I shot some of the BTS.. of Jumper.. and it seems Doug Liman has his own little S16 camera and whips it out and does a few shots every now and then.. whether they got used or not is another story
Edited by Robin R Probyn, 19 September 2016 - 12:20 AM.
I had a S16 production that used 50D stock to shoot sunlit exteriors in Greece. The cameraman had to do some reshoots and used his own 35mm camera. It was an older Cameflex with vintage lenses. After seeing the results he regretted his decision.
It still doesn't have the definition of 35. Super 16 is really soft, in the best conditions, it can be crisper but still super soft compared to 2 perf 35mm.
Well sure, but "crispness" really does come from lensing and ISO. Again, if your shooting 500 ISO on 16mm, you're asking for softness. If you shoot 50 ISO, it looks much better and you CAN get crispness out of it. People just don't shoot that way, so it's hard/rare to give you an example of what that could look like.
I'm not sure that s16 shot at ISO 50 would actually look that much more grainy than some kinds of 35.
It doesn't... in fact, I've done quite a bit of 50 ISO testing recently and it looks great. When I have the time/money, I will transfer some of it so you guys can see.
Yea, but again... the variables of what you see online are too great. The only way to do a real proper test is to do a real proper test. You can't really compare with random clips from multiple sources, not fully knowing the workflow that went behind them and of course, not having a calibrated high-quality display system.

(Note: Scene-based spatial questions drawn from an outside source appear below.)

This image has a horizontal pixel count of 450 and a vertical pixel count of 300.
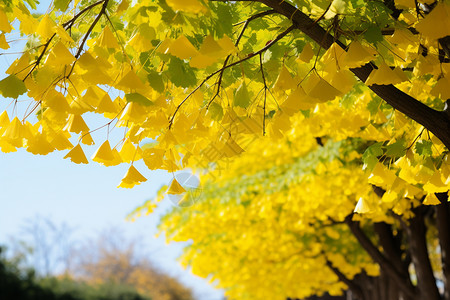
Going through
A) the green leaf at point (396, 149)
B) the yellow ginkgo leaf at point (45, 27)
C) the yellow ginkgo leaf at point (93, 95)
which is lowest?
the yellow ginkgo leaf at point (93, 95)

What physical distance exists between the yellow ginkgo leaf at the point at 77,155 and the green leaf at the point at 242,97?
100 cm

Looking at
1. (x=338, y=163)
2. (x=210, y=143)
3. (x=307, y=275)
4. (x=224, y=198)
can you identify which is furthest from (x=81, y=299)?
(x=210, y=143)

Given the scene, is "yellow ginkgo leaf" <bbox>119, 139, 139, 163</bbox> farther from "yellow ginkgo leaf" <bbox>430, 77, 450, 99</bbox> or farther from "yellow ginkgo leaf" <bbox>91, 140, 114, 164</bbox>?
"yellow ginkgo leaf" <bbox>430, 77, 450, 99</bbox>

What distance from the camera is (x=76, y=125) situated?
11.2 ft

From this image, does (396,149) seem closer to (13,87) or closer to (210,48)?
(210,48)

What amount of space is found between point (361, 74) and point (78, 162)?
187 cm

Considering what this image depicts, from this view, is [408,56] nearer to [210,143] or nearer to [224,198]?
[210,143]

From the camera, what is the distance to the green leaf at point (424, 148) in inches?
165

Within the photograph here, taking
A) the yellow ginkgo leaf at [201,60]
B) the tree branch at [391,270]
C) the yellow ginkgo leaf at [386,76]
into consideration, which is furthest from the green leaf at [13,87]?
the tree branch at [391,270]

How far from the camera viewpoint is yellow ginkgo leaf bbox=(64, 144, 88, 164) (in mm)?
3545

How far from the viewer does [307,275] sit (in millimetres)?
16172

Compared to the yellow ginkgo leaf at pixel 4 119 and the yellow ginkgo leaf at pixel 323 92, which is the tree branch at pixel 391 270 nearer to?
the yellow ginkgo leaf at pixel 323 92

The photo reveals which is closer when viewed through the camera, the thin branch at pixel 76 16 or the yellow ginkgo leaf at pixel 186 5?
the yellow ginkgo leaf at pixel 186 5

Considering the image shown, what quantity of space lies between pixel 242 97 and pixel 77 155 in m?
1.08
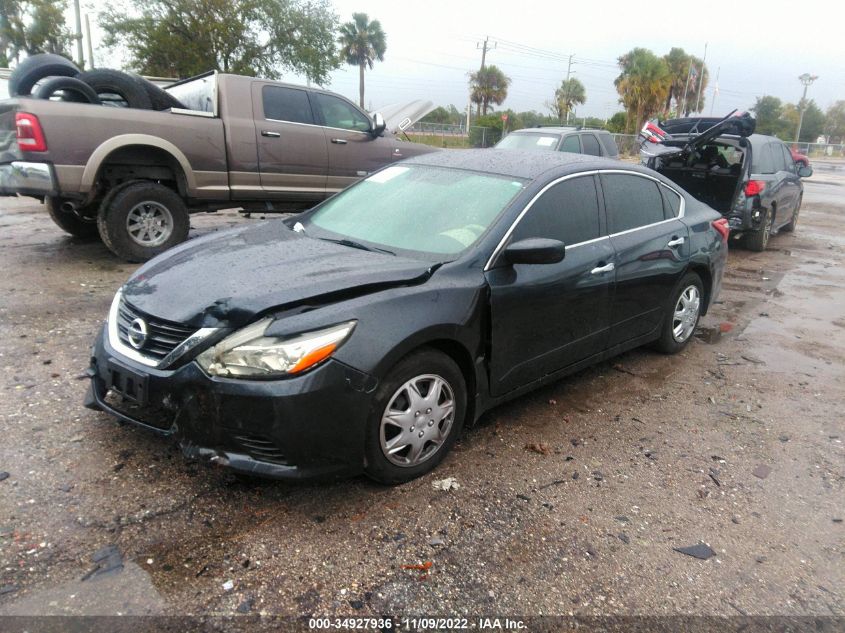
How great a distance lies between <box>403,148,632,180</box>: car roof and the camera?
4090 millimetres

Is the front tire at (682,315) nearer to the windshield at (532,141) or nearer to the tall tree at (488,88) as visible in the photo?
the windshield at (532,141)

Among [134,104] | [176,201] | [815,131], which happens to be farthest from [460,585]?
[815,131]

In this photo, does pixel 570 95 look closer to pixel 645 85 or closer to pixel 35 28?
pixel 645 85

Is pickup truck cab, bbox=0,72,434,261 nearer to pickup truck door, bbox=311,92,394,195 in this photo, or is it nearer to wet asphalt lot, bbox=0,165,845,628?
pickup truck door, bbox=311,92,394,195

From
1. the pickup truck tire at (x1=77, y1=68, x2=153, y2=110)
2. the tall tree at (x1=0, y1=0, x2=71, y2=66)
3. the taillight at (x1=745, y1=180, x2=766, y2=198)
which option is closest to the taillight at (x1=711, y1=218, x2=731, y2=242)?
the taillight at (x1=745, y1=180, x2=766, y2=198)

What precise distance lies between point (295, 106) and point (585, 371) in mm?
5283

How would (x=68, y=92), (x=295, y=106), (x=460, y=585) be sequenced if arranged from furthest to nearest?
(x=295, y=106) → (x=68, y=92) → (x=460, y=585)

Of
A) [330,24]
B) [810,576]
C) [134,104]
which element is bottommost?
[810,576]

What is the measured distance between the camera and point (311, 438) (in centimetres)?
279

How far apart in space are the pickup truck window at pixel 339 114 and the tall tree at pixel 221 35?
68.5ft

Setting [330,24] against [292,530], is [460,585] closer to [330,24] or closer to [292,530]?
[292,530]

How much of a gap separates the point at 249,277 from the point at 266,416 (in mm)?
751

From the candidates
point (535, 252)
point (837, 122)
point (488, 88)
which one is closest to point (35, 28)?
point (488, 88)

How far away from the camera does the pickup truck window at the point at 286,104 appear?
25.9 ft
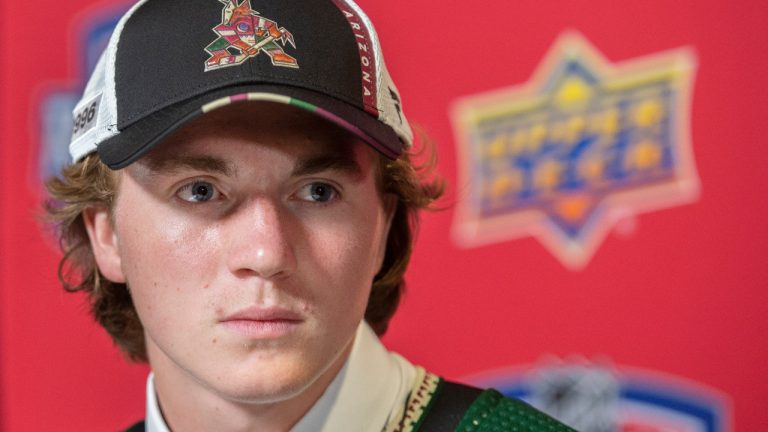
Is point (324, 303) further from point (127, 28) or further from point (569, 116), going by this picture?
point (569, 116)

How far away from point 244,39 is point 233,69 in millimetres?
40

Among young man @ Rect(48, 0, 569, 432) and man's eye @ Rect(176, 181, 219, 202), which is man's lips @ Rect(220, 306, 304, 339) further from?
man's eye @ Rect(176, 181, 219, 202)

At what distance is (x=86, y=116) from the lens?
44.0 inches

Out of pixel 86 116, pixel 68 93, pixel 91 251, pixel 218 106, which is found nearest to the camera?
pixel 218 106

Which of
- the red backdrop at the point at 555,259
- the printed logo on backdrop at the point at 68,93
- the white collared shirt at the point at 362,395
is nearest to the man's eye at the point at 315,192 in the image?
the white collared shirt at the point at 362,395

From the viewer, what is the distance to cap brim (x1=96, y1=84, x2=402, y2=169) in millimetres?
949

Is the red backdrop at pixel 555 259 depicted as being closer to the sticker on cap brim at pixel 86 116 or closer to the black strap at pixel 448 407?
the black strap at pixel 448 407

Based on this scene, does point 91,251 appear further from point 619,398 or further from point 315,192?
point 619,398

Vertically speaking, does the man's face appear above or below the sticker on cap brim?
below

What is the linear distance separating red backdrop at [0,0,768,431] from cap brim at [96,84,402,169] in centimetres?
Answer: 61

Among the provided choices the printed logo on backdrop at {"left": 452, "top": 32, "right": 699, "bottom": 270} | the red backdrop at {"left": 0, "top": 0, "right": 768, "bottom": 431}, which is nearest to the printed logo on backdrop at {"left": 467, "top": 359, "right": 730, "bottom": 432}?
the red backdrop at {"left": 0, "top": 0, "right": 768, "bottom": 431}

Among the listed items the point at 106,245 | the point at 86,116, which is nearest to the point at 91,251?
the point at 106,245

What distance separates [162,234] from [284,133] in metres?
0.15

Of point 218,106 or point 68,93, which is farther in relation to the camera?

Obviously 2 perf 35mm has less grain then 16mm for similar frame aspect ratio, but I was only commenting on 16mm's ability to look "crisp" because it CAN, especially with today's technology. I just feel people who shoot with it, aren't interested in that look.
I agree with Tyler on this one... 50D can definitely look very crisp, but I'd take it one step further and say that so too can 250D or 200T with the right exposure, lenses, and scanning. Scanners and compression make a huge difference.
Scanners make a much bigger difference on S16 then 35mm. Not very many scanners use the full imager on S16, so you're already "cropping" the digital side of things.
Plus, a lot of the older S16 movies, where blown up photochemically and finished on 35mm. There is actually a loss of "crispness" during that process as well.
I made a thread about the movie Anthropoid not looking very good, but most of that was due to the filmmakers not using much light and pushing the format to places it shouldn't be going. Plus it was finished in 2k, so it was a jagged/pixilated mess of digital disgustingness.
If you're gonna shoot 16mm and you want it to look good, you've gotta use modern glass and you've gotta light the crap out of it so you don't have to push the stock in post. You've then gotta scan it using a machine that uses the full imager and use a full 4k workflow from start to finish. Then you'll have "crispness" just like 35mm.
Back to the OP, I've really enjoyed the last few years of seeing formats used almost completely for aesthetic reasons over cost. There were all the films that Tyler mentioned shot on Super 16 (Moonrise Kingdom was drop-dead gorgeous on screen), and even on TV the Walking Dead is still Super 16 (though I think the Cable TV compression makes it a little ugly and mushy), even as it's spinoff went digital. Then on the other side of that we have Dunkirk coming in completely shot on 70mm and we had Tarantino resurrecting a basically obsolete format and distributing projectors for it. There is some really cool stuff out there! I might be in a minority here but I think I can see the difference in formats even when just viewing a good HD copy at home on my TV. You can tell what parts of Batman were in 70mm, and Moonrise Kingdom doesn't devolve into mush, it looks great. Digital is kind of the great leveler as far as formats go, which is kind of boring in comparison (I'm no film purist but I like it see it shot as much as possible).